## What is required:
Print the entire listing below word for word, omitting the pictures.
______________________________
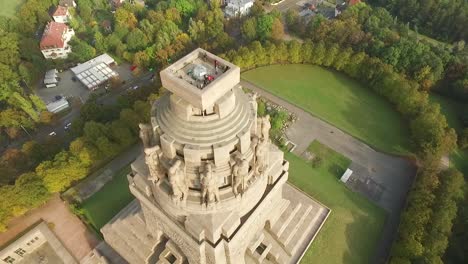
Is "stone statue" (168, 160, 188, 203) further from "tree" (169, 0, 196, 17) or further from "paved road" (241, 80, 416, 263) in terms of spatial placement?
"tree" (169, 0, 196, 17)

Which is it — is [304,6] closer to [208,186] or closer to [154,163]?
[154,163]

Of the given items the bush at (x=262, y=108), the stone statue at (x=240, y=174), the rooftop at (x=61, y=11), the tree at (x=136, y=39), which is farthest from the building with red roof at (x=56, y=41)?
the stone statue at (x=240, y=174)

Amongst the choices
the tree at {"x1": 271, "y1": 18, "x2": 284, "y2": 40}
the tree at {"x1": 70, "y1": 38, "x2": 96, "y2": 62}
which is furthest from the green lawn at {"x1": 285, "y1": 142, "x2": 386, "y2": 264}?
the tree at {"x1": 70, "y1": 38, "x2": 96, "y2": 62}

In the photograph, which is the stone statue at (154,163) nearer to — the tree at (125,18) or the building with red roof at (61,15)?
the tree at (125,18)

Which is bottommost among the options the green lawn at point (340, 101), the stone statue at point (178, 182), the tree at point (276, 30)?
the green lawn at point (340, 101)

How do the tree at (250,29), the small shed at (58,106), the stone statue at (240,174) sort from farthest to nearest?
the tree at (250,29)
the small shed at (58,106)
the stone statue at (240,174)

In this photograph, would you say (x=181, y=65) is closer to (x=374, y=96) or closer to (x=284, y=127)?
(x=284, y=127)
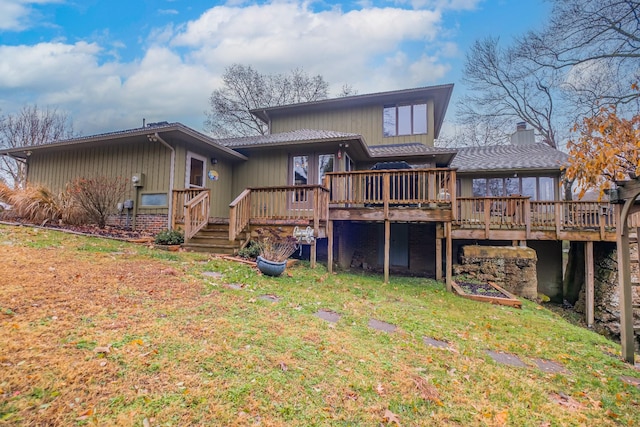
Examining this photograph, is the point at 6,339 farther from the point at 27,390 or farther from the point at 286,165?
the point at 286,165

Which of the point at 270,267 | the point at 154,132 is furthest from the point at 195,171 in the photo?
the point at 270,267

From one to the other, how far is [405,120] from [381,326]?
426 inches

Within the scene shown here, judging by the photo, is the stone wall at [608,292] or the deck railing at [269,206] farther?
the stone wall at [608,292]

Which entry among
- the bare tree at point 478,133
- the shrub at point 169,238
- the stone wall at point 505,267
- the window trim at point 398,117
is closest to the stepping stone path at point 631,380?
the stone wall at point 505,267

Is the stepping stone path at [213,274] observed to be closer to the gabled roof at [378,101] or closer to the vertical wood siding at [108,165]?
the vertical wood siding at [108,165]

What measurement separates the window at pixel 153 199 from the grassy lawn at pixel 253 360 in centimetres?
407

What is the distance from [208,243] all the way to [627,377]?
319 inches

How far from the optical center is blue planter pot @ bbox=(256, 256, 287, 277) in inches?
241

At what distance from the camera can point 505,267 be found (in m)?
9.05

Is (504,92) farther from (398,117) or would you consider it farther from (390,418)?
(390,418)

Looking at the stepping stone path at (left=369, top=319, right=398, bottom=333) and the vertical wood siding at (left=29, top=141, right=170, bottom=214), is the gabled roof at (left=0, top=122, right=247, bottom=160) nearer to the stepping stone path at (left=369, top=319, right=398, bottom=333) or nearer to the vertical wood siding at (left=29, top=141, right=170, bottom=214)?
the vertical wood siding at (left=29, top=141, right=170, bottom=214)

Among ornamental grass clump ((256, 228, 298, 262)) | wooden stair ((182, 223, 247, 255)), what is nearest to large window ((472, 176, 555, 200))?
ornamental grass clump ((256, 228, 298, 262))

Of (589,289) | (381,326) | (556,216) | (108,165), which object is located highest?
(108,165)

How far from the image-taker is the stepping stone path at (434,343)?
385 cm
______________________________
## Task response:
Is "stone statue" (168, 160, 188, 203) further from "tree" (169, 0, 196, 17) or further from "paved road" (241, 80, 416, 263) in terms of spatial placement?
"tree" (169, 0, 196, 17)

Which is it — is [304,6] closer to [208,186] or closer to [154,163]?
[154,163]

Of the given items the bush at (x=262, y=108), the stone statue at (x=240, y=174), the rooftop at (x=61, y=11), the tree at (x=136, y=39), which is farthest from the building with red roof at (x=56, y=41)?
the stone statue at (x=240, y=174)

Amongst the choices
the tree at {"x1": 271, "y1": 18, "x2": 284, "y2": 40}
the tree at {"x1": 70, "y1": 38, "x2": 96, "y2": 62}
which is furthest from the green lawn at {"x1": 285, "y1": 142, "x2": 386, "y2": 264}?
the tree at {"x1": 70, "y1": 38, "x2": 96, "y2": 62}

In the photograph, which is the stone statue at (154,163) nearer to — the tree at (125,18) or the building with red roof at (61,15)?
the tree at (125,18)

Which is bottommost among the options the green lawn at point (340, 101), the stone statue at point (178, 182), the tree at point (276, 30)?
the green lawn at point (340, 101)

How do the tree at (250,29), the small shed at (58,106), the stone statue at (240,174) sort from farthest to nearest?
the tree at (250,29)
the small shed at (58,106)
the stone statue at (240,174)

In this photograph, would you say (x=181, y=65) is closer to (x=374, y=96) or closer to (x=284, y=127)?
(x=284, y=127)
Examining this photograph, is the point at 6,339 farther from the point at 27,390 or farther from the point at 286,165?
the point at 286,165

Which of the point at 270,267 | the point at 154,132 is furthest from the point at 195,171 in the photo?
the point at 270,267

From one to the other, how far is [405,120] from [381,326]?
426 inches

Within the scene shown here, judging by the photo, is the stone wall at [608,292] or the deck railing at [269,206] farther?
the stone wall at [608,292]

Which entry among
- the bare tree at point 478,133
- the shrub at point 169,238
- the stone wall at point 505,267
- the window trim at point 398,117
is closest to the stepping stone path at point 631,380?
the stone wall at point 505,267

Is the stepping stone path at [213,274] observed to be closer to the gabled roof at [378,101] or closer to the vertical wood siding at [108,165]?
the vertical wood siding at [108,165]

What measurement separates the window at pixel 153 199 from the grassy lawn at pixel 253 360 in centimetres?
407

What is the distance from [208,243] all the way to [627,377]?
319 inches

How far from the optical center is blue planter pot @ bbox=(256, 256, 287, 277) in inches?
241

At what distance from the camera can point 505,267 be found (in m)?
9.05

Is (504,92) farther from (398,117) or would you consider it farther from (390,418)?
(390,418)

Looking at the stepping stone path at (left=369, top=319, right=398, bottom=333) and the vertical wood siding at (left=29, top=141, right=170, bottom=214), is the gabled roof at (left=0, top=122, right=247, bottom=160) nearer to the stepping stone path at (left=369, top=319, right=398, bottom=333) or nearer to the vertical wood siding at (left=29, top=141, right=170, bottom=214)?
the vertical wood siding at (left=29, top=141, right=170, bottom=214)

Among ornamental grass clump ((256, 228, 298, 262)) | wooden stair ((182, 223, 247, 255)), what is nearest to large window ((472, 176, 555, 200))?
ornamental grass clump ((256, 228, 298, 262))

Of (589,289) | (381,326) | (556,216) | (108,165), which object is located highest?
(108,165)

How far from the image-taker is the stepping stone path at (434,343)?
385 cm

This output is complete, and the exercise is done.